**WORK TO DO**
Identify the line that contains "Between the options" in the material. Output it and every line after it, unchanged, through the end.

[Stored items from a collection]

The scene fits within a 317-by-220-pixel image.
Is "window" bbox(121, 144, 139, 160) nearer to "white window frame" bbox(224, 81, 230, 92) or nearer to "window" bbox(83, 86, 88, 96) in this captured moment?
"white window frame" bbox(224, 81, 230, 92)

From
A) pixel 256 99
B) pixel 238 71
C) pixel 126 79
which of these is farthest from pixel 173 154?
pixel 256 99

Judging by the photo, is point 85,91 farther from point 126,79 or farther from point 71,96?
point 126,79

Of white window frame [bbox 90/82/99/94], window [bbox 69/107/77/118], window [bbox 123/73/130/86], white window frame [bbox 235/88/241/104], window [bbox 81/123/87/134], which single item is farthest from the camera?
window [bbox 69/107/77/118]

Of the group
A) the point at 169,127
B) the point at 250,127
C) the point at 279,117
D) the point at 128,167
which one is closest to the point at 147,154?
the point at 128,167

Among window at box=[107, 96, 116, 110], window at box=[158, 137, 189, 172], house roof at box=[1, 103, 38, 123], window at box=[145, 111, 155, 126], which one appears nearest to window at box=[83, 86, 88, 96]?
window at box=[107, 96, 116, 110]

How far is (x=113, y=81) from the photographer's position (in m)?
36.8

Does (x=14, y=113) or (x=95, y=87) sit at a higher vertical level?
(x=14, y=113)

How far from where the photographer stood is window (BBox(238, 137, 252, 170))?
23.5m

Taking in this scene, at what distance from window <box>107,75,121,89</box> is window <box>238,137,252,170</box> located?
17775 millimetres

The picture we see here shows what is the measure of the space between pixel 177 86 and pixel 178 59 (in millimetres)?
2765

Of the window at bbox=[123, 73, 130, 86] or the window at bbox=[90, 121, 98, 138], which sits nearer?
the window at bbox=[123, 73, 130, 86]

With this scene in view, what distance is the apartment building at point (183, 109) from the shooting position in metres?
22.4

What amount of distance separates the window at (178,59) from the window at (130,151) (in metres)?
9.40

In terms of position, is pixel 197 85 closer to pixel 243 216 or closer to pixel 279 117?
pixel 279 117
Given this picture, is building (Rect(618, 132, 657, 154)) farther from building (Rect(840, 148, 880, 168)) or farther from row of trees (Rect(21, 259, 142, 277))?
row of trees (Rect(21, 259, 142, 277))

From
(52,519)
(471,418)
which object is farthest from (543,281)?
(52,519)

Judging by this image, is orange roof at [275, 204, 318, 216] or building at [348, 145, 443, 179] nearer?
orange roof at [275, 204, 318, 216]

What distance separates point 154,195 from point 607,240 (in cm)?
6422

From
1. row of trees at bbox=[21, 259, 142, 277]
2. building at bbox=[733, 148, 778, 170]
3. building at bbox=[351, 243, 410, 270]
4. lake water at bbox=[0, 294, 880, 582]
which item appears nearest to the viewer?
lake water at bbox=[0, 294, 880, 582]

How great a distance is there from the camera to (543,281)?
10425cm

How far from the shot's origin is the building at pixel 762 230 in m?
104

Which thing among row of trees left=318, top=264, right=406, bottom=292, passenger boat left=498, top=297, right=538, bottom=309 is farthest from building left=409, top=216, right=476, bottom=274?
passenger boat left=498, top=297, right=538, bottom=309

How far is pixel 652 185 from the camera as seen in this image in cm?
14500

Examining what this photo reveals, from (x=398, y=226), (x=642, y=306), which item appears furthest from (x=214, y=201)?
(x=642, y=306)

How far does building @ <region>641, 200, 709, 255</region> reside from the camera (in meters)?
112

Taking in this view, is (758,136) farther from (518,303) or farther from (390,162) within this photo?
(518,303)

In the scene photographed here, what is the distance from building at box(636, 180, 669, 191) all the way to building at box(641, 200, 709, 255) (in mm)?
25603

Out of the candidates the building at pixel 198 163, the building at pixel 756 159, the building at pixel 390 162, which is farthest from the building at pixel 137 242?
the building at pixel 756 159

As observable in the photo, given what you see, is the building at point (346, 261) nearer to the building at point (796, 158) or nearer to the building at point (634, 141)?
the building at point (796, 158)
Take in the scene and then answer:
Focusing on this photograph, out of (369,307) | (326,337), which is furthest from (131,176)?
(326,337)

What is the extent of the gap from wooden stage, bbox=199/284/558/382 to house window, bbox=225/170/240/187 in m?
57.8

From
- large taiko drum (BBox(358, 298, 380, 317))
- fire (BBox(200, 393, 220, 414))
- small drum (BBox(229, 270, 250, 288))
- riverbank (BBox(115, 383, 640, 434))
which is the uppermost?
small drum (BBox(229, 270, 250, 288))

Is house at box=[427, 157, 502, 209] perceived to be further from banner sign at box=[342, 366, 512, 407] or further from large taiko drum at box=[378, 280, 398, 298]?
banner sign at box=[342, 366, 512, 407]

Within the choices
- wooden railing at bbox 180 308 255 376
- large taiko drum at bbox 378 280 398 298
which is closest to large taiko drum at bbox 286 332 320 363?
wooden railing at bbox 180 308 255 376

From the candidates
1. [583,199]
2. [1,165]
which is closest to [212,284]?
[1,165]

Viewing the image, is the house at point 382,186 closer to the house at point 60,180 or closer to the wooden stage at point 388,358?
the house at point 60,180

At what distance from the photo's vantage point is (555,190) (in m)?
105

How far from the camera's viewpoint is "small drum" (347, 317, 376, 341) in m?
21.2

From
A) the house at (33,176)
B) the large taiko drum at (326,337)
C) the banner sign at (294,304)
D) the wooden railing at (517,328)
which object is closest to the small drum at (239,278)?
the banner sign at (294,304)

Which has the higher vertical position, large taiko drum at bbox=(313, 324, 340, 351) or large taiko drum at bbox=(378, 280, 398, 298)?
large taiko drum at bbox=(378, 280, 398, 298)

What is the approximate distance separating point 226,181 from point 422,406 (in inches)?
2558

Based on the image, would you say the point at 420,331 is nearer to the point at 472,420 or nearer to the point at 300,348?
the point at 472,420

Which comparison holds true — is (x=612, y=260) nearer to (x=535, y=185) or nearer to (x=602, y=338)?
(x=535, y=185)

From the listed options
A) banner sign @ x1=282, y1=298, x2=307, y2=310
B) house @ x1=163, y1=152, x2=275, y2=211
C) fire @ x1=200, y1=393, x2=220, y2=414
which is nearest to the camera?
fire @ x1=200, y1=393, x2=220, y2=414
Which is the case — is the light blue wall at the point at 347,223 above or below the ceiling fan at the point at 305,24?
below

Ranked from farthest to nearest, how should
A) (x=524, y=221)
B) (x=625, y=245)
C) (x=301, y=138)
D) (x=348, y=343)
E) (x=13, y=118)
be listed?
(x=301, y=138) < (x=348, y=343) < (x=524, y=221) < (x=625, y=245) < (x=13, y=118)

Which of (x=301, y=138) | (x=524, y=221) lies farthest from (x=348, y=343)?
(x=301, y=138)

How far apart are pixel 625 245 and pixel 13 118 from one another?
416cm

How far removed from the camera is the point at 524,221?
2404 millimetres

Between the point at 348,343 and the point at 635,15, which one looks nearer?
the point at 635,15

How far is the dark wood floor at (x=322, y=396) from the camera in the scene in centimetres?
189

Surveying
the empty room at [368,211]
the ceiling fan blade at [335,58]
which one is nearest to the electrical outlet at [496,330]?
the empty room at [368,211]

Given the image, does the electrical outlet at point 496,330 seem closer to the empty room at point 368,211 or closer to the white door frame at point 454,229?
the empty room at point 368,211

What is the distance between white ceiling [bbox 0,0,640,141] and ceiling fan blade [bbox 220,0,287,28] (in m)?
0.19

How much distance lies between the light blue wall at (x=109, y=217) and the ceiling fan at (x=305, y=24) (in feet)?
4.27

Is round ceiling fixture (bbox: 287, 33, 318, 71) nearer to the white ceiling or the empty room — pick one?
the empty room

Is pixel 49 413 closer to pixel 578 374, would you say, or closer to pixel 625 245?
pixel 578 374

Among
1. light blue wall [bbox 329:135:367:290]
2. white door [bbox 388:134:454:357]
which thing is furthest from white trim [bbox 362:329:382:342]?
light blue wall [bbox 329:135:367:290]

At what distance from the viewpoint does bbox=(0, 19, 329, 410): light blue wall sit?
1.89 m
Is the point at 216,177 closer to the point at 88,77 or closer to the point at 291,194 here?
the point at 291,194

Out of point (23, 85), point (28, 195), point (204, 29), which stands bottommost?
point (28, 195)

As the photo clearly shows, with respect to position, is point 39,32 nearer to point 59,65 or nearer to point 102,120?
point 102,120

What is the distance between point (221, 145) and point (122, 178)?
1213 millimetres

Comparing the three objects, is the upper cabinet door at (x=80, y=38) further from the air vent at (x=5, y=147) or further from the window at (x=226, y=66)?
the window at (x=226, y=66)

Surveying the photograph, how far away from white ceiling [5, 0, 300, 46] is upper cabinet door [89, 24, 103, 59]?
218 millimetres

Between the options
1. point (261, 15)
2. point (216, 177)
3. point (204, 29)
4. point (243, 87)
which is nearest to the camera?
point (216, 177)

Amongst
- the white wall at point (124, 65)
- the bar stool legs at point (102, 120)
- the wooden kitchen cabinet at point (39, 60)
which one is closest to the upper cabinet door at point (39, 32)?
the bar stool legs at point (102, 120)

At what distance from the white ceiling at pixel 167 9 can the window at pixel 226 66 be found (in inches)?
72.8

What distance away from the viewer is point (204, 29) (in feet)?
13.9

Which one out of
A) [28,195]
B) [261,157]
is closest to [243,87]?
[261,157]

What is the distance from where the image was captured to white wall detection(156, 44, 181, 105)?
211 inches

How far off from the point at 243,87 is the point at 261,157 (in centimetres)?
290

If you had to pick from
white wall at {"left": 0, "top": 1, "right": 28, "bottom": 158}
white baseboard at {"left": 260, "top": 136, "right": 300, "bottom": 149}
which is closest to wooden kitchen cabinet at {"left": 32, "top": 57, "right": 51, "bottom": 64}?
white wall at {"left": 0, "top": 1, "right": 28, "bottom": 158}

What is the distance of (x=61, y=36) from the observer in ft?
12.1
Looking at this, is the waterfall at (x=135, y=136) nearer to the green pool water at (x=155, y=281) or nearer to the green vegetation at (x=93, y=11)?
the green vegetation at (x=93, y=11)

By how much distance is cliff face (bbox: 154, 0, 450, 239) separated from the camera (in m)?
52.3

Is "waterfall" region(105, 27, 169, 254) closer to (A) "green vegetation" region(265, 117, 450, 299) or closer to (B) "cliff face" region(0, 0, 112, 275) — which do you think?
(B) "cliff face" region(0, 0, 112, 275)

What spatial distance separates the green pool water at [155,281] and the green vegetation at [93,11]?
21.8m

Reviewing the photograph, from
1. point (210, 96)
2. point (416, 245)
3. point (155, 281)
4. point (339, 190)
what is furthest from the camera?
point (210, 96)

**SOLUTION FOR THIS TASK**
Between the options
1. point (261, 15)
2. point (216, 177)
3. point (204, 29)
4. point (243, 87)
which is nearest to the camera?
point (216, 177)

Amongst
- the white wall at point (124, 65)
- the bar stool legs at point (102, 120)
- the wooden kitchen cabinet at point (39, 60)
which one is closest to the upper cabinet door at point (39, 32)?
the bar stool legs at point (102, 120)

At what distance from the white ceiling at pixel 167 9 can the window at pixel 226 66 be found (in inches)?
72.8

What distance away from the viewer is point (204, 29) (in feet)?
13.9

Which one out of
A) [28,195]
B) [261,157]
is closest to [243,87]?
[261,157]

What is the distance from where the image was captured to white wall detection(156, 44, 181, 105)?
211 inches

How far off from the point at 243,87 is the point at 261,157 (in centimetres)?
290

If you had to pick from
white wall at {"left": 0, "top": 1, "right": 28, "bottom": 158}
white baseboard at {"left": 260, "top": 136, "right": 300, "bottom": 149}
which is closest to wooden kitchen cabinet at {"left": 32, "top": 57, "right": 51, "bottom": 64}?
white wall at {"left": 0, "top": 1, "right": 28, "bottom": 158}

What is the distance of (x=61, y=36) from the observer in ft?
12.1
Looking at this, is the waterfall at (x=135, y=136) nearer to the green pool water at (x=155, y=281) or nearer to the green vegetation at (x=93, y=11)?
the green vegetation at (x=93, y=11)

By how much distance is cliff face (bbox: 154, 0, 450, 239) separated from the camera (in m)?
52.3

Is "waterfall" region(105, 27, 169, 254) closer to (A) "green vegetation" region(265, 117, 450, 299) or closer to (B) "cliff face" region(0, 0, 112, 275) — which do you think?
(B) "cliff face" region(0, 0, 112, 275)

What spatial distance separates the green pool water at [155,281] and the green vegetation at [93,11]?
21.8m

Reviewing the photograph, from
1. point (210, 96)
2. point (416, 245)
3. point (155, 281)
4. point (339, 190)
what is furthest from the camera?
point (210, 96)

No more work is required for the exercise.